Ralph virou a mão e olhou. As unhas estavam roídas até o sabugo, embora não pudesse lembrar quando retomara o hábito, nem as vezes em que se entregara a ele.
— Logo estarei chupando o dedo...
Olhou em volta, furtivamente. Aparentemente ninguém ouvira. Os caçadores estavam sentados, enchendo-se com essa comida fácil, tentando convencer-se de que lhes bastavam as bananas e aquela fruta cinza-oliva parecida com geleia. Com a lembrança de sua limpeza dos outros tempos como padrão, Ralph olhou-os. Estavam sujos, não com aquela sujeira espetacular de meninos que caíram na lama ou correram patinhando nas poças de um dia chuvoso. Nenhum deles pedia tão gritantemente um banho, mas... os cabelos estavam compridos demais, emaranhados aqui e ali, com uma folha seca ou um raminho presos; até que os rostos estavam limpos, graças aos processos de comer e suar, mas tinham marcas nos ângulos menos acessíveis, uma espécie de sombra; as roupas, esfarrapadas, endurecidas como as dele pelo suor, eram usadas não por pudor ou conforto, mas apenas por hábito; a pele estava ressecada pelo ar marinho...
Descobriu com um leve aperto no coração que aquelas eram as condições que aceitava agora como normais e nada estranhas. Suspirou e afastou a haste de onde tirara uma fruta. Os caçadores já estavam afastando-se para fazer suas necessidades no mato ou mais embaixo, nas rochas. Virou-se e olhou para o mar.

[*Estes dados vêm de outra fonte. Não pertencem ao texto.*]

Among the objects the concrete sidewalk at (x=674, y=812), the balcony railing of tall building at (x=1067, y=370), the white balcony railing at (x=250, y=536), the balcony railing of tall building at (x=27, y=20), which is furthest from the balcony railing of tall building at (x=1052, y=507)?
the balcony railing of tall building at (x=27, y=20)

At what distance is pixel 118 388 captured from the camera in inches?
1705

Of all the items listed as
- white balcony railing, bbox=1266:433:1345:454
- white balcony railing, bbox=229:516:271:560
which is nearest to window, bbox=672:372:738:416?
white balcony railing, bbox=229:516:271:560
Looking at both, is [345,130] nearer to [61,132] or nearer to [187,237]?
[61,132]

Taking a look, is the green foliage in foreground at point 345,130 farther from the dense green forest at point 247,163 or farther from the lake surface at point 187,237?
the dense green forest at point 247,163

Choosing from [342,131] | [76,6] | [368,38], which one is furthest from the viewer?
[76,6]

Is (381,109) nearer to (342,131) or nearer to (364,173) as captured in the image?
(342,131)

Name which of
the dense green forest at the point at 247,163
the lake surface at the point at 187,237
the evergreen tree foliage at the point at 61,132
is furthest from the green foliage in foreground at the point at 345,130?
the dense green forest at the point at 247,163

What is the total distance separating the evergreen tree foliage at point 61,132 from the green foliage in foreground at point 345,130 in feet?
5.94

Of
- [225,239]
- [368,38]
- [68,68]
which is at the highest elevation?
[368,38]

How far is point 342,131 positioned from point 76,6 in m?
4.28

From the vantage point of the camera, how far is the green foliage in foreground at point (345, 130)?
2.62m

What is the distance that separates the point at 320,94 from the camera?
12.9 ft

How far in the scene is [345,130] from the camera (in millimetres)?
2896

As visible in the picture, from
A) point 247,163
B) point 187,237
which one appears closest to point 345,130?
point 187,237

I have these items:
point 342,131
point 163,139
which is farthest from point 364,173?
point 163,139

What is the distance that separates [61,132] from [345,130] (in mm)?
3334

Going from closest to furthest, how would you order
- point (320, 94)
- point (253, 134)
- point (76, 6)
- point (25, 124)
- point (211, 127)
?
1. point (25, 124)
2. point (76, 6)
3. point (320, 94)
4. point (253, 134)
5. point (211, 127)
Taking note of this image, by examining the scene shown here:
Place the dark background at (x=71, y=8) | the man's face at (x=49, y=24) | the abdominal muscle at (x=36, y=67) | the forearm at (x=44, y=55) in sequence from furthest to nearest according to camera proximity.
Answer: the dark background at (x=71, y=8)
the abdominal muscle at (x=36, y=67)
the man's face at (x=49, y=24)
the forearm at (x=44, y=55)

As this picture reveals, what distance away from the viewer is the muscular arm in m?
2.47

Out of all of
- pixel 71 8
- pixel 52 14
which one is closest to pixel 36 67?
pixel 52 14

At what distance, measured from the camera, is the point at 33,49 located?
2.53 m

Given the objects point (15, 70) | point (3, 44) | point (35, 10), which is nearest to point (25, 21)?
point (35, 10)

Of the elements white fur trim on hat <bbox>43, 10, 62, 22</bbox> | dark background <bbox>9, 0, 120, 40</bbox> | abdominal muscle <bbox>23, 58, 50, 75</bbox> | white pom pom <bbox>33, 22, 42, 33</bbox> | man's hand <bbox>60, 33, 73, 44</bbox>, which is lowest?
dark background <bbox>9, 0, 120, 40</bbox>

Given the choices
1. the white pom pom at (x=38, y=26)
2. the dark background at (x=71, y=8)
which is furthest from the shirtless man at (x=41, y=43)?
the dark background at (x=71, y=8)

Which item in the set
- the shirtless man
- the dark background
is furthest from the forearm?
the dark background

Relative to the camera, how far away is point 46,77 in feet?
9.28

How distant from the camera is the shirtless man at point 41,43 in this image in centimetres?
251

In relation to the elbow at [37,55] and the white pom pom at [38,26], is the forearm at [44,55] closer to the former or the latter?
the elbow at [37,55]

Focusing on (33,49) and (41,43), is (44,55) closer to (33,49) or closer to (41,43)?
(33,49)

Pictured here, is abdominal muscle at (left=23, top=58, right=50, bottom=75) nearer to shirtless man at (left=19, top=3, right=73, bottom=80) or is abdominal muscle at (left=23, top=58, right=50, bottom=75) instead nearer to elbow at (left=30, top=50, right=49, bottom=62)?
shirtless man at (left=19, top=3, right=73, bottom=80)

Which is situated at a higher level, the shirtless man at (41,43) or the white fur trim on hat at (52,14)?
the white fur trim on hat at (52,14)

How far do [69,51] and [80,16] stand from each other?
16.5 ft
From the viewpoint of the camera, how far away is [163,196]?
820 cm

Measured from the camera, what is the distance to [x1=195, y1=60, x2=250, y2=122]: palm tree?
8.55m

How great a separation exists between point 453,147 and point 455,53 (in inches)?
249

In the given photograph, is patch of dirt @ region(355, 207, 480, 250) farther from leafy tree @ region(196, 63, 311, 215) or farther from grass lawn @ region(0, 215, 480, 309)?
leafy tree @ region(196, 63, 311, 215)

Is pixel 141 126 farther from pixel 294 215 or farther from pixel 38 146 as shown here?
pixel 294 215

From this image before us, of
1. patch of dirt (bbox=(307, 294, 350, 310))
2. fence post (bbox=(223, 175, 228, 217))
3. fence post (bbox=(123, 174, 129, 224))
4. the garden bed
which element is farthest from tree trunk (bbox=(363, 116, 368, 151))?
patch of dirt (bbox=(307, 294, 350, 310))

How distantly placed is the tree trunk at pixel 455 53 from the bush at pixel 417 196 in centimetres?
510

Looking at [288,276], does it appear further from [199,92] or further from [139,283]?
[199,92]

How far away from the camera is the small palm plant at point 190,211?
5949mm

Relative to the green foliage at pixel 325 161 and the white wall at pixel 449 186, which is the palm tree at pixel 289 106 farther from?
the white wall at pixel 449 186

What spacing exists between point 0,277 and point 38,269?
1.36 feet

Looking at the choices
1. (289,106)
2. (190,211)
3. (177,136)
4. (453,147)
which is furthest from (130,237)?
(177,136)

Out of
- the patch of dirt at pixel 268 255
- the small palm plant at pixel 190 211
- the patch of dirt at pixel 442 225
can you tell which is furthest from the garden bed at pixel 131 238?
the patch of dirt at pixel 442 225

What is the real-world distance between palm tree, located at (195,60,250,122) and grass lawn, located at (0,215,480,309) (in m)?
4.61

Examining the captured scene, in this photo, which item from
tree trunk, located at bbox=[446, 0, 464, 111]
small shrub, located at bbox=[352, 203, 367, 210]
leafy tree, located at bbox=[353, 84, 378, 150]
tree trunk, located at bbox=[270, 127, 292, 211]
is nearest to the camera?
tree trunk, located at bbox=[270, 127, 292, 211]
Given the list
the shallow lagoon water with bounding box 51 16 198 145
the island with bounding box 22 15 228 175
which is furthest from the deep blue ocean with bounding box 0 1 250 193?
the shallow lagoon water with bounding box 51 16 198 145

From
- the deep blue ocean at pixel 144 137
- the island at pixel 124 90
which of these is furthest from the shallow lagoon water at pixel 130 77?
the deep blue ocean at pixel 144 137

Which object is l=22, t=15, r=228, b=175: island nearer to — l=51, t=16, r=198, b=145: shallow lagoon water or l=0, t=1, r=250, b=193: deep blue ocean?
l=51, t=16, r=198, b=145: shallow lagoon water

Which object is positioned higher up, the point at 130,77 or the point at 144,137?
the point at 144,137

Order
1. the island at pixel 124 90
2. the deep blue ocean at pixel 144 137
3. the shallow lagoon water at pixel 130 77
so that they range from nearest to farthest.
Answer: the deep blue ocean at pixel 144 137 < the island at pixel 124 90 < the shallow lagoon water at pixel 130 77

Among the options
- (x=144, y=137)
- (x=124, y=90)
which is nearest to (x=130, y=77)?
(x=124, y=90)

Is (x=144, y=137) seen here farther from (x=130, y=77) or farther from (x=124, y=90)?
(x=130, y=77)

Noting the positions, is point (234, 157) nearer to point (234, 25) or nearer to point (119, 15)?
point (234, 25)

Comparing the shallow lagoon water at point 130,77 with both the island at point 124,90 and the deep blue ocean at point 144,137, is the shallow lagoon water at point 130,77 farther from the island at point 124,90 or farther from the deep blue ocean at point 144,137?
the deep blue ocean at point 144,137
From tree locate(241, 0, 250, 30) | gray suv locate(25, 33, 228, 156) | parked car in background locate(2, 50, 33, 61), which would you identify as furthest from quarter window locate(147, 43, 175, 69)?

Ali, do outro lado da ilha, a vista era completamente diferente. Os encantos nebulosos das miragens não podiam resistir às frias águas do oceano e o horizonte era recortado num azul duro. Ralph desviou os olhos para as pedras. Lá, quase ao nível do mar, podia-se seguir a incessante passagem das ondas do mar profundo. Tinham quilômetros de extensão, aparentemente sem arrebentar e sem as ondulações das águas mais rasas. Passavam ao largo da ilha com um ar de negligência, ocupadas com outra coisa; eram não só um movimento progressivo mas o momentoso fluxo e refluxo de todo o oceano. Agora, o mar sugaria, fazendo cascatas e cachoeiras de água, se retirando; depois, penetraria além das rochas e alisaria as algas como cabelos brilhantes; depois, ainda, uma pausa, e o mar se recolheria em si mesmo e subiria com um rugido, cobrindo irresistivelmente promontórios e afloramentos, subindo o pequeno recife, lançando, afinal um braço de ondas na arrebentação até se deter a um metro ou pouco mais de Ralph, com dedos de espuma.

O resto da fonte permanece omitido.